• **Provided entries**
################
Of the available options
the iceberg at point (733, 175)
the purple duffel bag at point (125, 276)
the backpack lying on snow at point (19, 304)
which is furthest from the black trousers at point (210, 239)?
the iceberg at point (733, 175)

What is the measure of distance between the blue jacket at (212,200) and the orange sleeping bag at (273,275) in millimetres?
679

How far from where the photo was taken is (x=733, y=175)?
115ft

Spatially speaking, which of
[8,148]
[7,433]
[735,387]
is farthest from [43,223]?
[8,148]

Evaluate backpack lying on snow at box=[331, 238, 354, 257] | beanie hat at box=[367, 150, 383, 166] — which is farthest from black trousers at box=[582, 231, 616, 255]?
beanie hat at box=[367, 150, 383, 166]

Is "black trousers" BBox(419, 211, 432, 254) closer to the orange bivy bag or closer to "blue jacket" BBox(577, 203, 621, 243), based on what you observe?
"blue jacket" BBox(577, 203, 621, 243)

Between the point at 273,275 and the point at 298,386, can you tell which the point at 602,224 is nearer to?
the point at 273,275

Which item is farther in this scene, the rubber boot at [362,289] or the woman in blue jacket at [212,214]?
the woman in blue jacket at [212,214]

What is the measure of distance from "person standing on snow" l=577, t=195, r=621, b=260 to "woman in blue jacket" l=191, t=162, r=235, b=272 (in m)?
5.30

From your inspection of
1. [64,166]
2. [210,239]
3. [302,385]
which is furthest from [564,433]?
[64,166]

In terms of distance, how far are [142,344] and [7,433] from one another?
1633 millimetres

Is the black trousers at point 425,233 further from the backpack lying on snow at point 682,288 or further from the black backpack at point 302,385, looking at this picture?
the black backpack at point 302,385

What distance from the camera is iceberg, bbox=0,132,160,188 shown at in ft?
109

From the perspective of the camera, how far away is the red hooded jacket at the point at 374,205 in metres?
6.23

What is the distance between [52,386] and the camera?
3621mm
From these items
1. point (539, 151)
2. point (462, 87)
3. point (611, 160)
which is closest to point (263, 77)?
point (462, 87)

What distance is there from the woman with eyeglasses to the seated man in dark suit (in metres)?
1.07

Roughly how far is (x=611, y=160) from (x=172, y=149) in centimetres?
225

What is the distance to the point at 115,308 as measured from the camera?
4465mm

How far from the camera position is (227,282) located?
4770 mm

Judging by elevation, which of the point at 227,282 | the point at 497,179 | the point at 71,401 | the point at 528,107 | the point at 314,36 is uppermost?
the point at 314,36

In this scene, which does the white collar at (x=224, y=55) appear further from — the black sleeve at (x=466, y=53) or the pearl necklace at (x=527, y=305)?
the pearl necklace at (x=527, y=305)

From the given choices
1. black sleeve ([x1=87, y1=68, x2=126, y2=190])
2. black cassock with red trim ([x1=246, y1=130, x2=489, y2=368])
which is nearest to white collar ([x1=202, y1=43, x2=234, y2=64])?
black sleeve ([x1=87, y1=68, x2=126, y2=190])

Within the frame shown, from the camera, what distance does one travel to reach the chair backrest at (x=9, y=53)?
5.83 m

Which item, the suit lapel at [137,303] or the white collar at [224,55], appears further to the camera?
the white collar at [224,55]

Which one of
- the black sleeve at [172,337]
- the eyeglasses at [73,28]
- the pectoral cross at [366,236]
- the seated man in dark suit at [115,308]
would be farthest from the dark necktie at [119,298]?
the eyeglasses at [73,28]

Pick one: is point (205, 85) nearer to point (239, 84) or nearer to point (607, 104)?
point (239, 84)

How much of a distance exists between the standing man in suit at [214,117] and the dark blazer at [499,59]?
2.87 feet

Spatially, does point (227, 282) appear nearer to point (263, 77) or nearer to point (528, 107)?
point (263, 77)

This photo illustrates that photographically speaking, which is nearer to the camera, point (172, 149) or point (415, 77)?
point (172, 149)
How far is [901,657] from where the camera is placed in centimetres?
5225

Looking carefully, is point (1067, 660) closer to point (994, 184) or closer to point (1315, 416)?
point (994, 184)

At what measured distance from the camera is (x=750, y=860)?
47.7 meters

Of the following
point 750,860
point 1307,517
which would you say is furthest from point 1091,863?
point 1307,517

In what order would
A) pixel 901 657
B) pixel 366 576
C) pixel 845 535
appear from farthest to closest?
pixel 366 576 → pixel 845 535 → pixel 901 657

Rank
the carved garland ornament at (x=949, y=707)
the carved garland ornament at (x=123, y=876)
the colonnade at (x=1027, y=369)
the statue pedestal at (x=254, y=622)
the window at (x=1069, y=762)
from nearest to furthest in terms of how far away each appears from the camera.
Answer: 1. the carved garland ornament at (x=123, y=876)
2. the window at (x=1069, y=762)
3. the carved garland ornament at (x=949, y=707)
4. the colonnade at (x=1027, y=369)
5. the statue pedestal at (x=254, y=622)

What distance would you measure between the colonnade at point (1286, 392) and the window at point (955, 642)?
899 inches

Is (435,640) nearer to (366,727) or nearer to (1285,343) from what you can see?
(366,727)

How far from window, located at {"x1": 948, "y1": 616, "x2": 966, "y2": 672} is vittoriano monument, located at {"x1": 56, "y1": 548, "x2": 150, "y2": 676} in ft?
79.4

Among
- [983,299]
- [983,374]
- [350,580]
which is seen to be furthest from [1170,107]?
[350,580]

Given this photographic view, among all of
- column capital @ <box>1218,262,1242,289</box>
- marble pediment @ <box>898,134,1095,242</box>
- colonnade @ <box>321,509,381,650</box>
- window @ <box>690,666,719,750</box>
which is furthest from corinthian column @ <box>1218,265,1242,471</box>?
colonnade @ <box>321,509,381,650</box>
################
Print every one of the lines above word for word, with nothing added, dropped, or changed.

Of the available options
the iceberg at point (733, 175)
the purple duffel bag at point (125, 276)
the backpack lying on snow at point (19, 304)
which is furthest from the black trousers at point (210, 239)?
the iceberg at point (733, 175)

What is the measure of distance between the blue jacket at (212,200) and the orange sleeping bag at (273,275) in millimetres?
679

How far from where the photo was taken is (x=733, y=175)?
115ft

Spatially speaking, which of
[8,148]
[7,433]
[735,387]
is farthest from [43,223]?
[8,148]

Evaluate backpack lying on snow at box=[331, 238, 354, 257] | beanie hat at box=[367, 150, 383, 166] — which is farthest from black trousers at box=[582, 231, 616, 255]?
beanie hat at box=[367, 150, 383, 166]

Is "black trousers" BBox(419, 211, 432, 254) closer to the orange bivy bag or closer to "blue jacket" BBox(577, 203, 621, 243), based on what you observe?
"blue jacket" BBox(577, 203, 621, 243)

Between the point at 273,275 and the point at 298,386, can you tell which the point at 602,224 is nearer to?
the point at 273,275

Which item is farther in this scene, the rubber boot at [362,289] or the woman in blue jacket at [212,214]?
the woman in blue jacket at [212,214]

What is the measure of distance from "person standing on snow" l=577, t=195, r=621, b=260 to "woman in blue jacket" l=191, t=162, r=235, b=272 (in m)?
5.30

From your inspection of
1. [64,166]
2. [210,239]
3. [302,385]
which is furthest from [564,433]?
[64,166]

In terms of distance, how far are [142,344] and [7,433] from one another?
1633 millimetres

Is the black trousers at point 425,233 further from the backpack lying on snow at point 682,288 or further from the black backpack at point 302,385, looking at this picture?
the black backpack at point 302,385

What distance from the camera is iceberg, bbox=0,132,160,188 shown at in ft?
109

From the perspective of the camera, how far away is the red hooded jacket at the point at 374,205 in metres?
6.23

What is the distance between [52,386] and the camera?
3621mm
From these items
1. point (539, 151)
2. point (462, 87)
3. point (611, 160)
which is closest to point (263, 77)?
point (462, 87)

What distance is there from the woman with eyeglasses to the seated man in dark suit (in metres)?
1.07

Roughly how far is (x=611, y=160) from (x=172, y=149) in centimetres?
225

What is the distance to the point at 115,308 as measured from the camera?
4465mm

How far from the camera position is (227,282) located?
4770 mm

Judging by elevation, which of the point at 227,282 | the point at 497,179 | the point at 71,401 | the point at 528,107 | the point at 314,36 is uppermost?
the point at 314,36

In this scene, which does the white collar at (x=224, y=55) appear further from — the black sleeve at (x=466, y=53) or the pearl necklace at (x=527, y=305)?
the pearl necklace at (x=527, y=305)

From the given choices
1. black sleeve ([x1=87, y1=68, x2=126, y2=190])
2. black cassock with red trim ([x1=246, y1=130, x2=489, y2=368])
which is nearest to white collar ([x1=202, y1=43, x2=234, y2=64])?
black sleeve ([x1=87, y1=68, x2=126, y2=190])

Within the frame shown, from the camera, what distance does one travel to reach the chair backrest at (x=9, y=53)?
5.83 m

Which item, the suit lapel at [137,303] or the white collar at [224,55], appears further to the camera?
the white collar at [224,55]

Which one of
- the black sleeve at [172,337]
- the eyeglasses at [73,28]
- the pectoral cross at [366,236]
- the seated man in dark suit at [115,308]
would be farthest from the dark necktie at [119,298]?
the eyeglasses at [73,28]

Pick one: is point (205, 85) nearer to point (239, 84) or nearer to point (607, 104)?
point (239, 84)

How much of a distance exists between the standing man in suit at [214,117] and the dark blazer at [499,59]?
2.87 feet

Spatially, does point (227, 282) appear nearer to point (263, 77) or nearer to point (528, 107)?
point (263, 77)

This photo illustrates that photographically speaking, which is nearer to the camera, point (172, 149) or point (415, 77)?
point (172, 149)
How far is [901,657] from where the camera is placed in centimetres?
5225

Looking carefully, is point (1067, 660) closer to point (994, 184) or closer to point (1315, 416)?
point (994, 184)

At what measured distance from the camera is (x=750, y=860)?
47.7 meters

Of the following
point 750,860
point 1307,517
which would you say is furthest from point 1091,863?
point 1307,517

In what order would
A) pixel 901 657
B) pixel 366 576
C) pixel 845 535
appear from farthest to closest?
pixel 366 576 → pixel 845 535 → pixel 901 657

Rank
the carved garland ornament at (x=949, y=707)
the carved garland ornament at (x=123, y=876)
the colonnade at (x=1027, y=369)
the statue pedestal at (x=254, y=622)
the window at (x=1069, y=762)
from nearest to furthest in terms of how far away each appears from the camera.
Answer: 1. the carved garland ornament at (x=123, y=876)
2. the window at (x=1069, y=762)
3. the carved garland ornament at (x=949, y=707)
4. the colonnade at (x=1027, y=369)
5. the statue pedestal at (x=254, y=622)

What distance would you measure between the colonnade at point (1286, 392) and the window at point (955, 642)?
899 inches

Is (435,640) nearer to (366,727) or nearer to (1285,343) from what you can see?
(366,727)

How far from window, located at {"x1": 948, "y1": 616, "x2": 966, "y2": 672} is vittoriano monument, located at {"x1": 56, "y1": 548, "x2": 150, "y2": 676} in ft?
79.4

Among
- [983,299]
- [983,374]
- [350,580]
which is seen to be furthest from [1170,107]?
[350,580]

Given this photographic view, among all of
- column capital @ <box>1218,262,1242,289</box>
- marble pediment @ <box>898,134,1095,242</box>
- colonnade @ <box>321,509,381,650</box>
- window @ <box>690,666,719,750</box>
which is furthest from corinthian column @ <box>1218,265,1242,471</box>?
colonnade @ <box>321,509,381,650</box>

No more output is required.